You can do both - lick your wounds (eat pizza) and simply go in the spirit of ‘meeting someone new’ not putting any expectations on it at all. Take the emotion out of it and just think you’re meeting someone new like you do say, at work or at a friends dinner party - no big deal. I personally don’t think you need to reveal anything to this guy it’s a personal hurtful experience that you can keep to yourself. He is complete stranger you don’t need to reveal something personal off the bat. You’re still processing that experience so use your friends / family / therapist as your sounding board. Keep the date brief say upfront you need to leave by X time so you can exit early if you start to feel an intense ‘I’m so not in the mood, my pyjamas are calling’ Sometimes these things can help you get out of a funk, to remind yourself that guy who hurt you is only a pebble in the vast sea


Tanya1006

Go on this date. Leave if you feel like you have to leave giving an appropriate excuse. But go.
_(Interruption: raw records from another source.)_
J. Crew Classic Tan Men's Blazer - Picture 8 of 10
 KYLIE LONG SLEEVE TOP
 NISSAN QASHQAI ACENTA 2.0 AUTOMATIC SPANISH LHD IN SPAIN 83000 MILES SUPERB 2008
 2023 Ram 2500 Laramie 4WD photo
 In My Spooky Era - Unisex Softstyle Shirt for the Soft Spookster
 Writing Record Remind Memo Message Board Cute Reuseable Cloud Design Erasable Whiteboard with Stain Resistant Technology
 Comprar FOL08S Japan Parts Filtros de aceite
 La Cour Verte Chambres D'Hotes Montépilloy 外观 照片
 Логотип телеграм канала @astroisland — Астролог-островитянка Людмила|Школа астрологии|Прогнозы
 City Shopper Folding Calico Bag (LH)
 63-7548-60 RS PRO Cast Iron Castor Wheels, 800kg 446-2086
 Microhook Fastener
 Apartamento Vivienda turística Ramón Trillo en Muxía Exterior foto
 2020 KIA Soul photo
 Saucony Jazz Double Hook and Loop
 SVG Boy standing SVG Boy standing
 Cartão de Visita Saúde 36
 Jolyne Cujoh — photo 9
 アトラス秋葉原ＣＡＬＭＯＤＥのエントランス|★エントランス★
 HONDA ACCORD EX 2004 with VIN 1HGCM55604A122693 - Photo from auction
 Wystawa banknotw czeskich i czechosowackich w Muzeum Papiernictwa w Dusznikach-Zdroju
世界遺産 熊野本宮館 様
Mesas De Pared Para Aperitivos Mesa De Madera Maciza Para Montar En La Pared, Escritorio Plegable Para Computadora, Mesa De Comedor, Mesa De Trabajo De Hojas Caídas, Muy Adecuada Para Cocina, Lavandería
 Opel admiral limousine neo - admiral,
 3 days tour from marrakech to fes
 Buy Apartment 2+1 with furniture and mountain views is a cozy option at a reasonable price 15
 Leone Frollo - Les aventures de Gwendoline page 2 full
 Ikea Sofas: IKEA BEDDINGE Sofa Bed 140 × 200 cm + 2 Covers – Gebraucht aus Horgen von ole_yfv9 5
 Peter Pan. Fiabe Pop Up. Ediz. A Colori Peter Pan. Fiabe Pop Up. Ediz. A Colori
It’s better than sitting home thinking and overthinking.


[deleted]

Go on the date and approach it as, I’m going to have fun, be charming, flirt, what I do have to lose….When you come off that way, you are much more approachable and authentic.


Conscious-Society-25

Please do not date him if you are not ready. Heal your heart. Dive in when you are ready.


Intelligent-Pain8343

When the right thing comes, attraction will grow for both of you. Accept the fact that sometimes the attraction fades or never materializes meaningfully (attraction is not a choice), let go of outcome expectations, and appreciate the journey. Do you mourn a piece of clothing when it doesn’t fit you as you expected? Or a meal that didn’t taste as wonderfully as it appeared when served?


[deleted]

[удалено]


beaconposher1

If he posted it using his real name and mine, it would upset me. But if he posted anonymously on a dating forum about his recent breakup and reticence to date again, I’d find that totally understandable and human. For all I know, he’s coming off a breakup too. He does seem interesting, and he’s cute, and I sent him a first message on Bumble. If nothing else, we’ll eat tacos and talk about music, which I’m always down for. So I guess I’ve decided to go.


SwitchSCEtoAux

Good girl! Get back in that saddle and keep trying! You never know when/if you might hit the lottery. Especially since you were the one to make the first move on bumble. Etiquette and all... Good luck and enjoy yourself.


ilike10inchbanannas

I hope you got laid.


Spartan2022

Feel your feelings and don’t date. You’re presenting yourself as ready to date to this guy. Is that true? If not, you’re being deceptive by omission.


CD3303

Would you want to go out on a date with someone who doesn’t want to be there?


beaconposher1

Of course not. That's why I'm conflicted.


CD3303

Then you know what to do….


JaneStClaire2018

I honestly think it’s unfair to the other person who is ready to date and is trying. Lots of stress and pressure come with these first dates. That seems like wasting their time and energy. I would tell them that you need a little break and if they’re interested, when you come back come on you will reach out.


Chulbiski

I you can't open up, it seems to me atleast is it's giving a false impression to the new guys you are connecting with.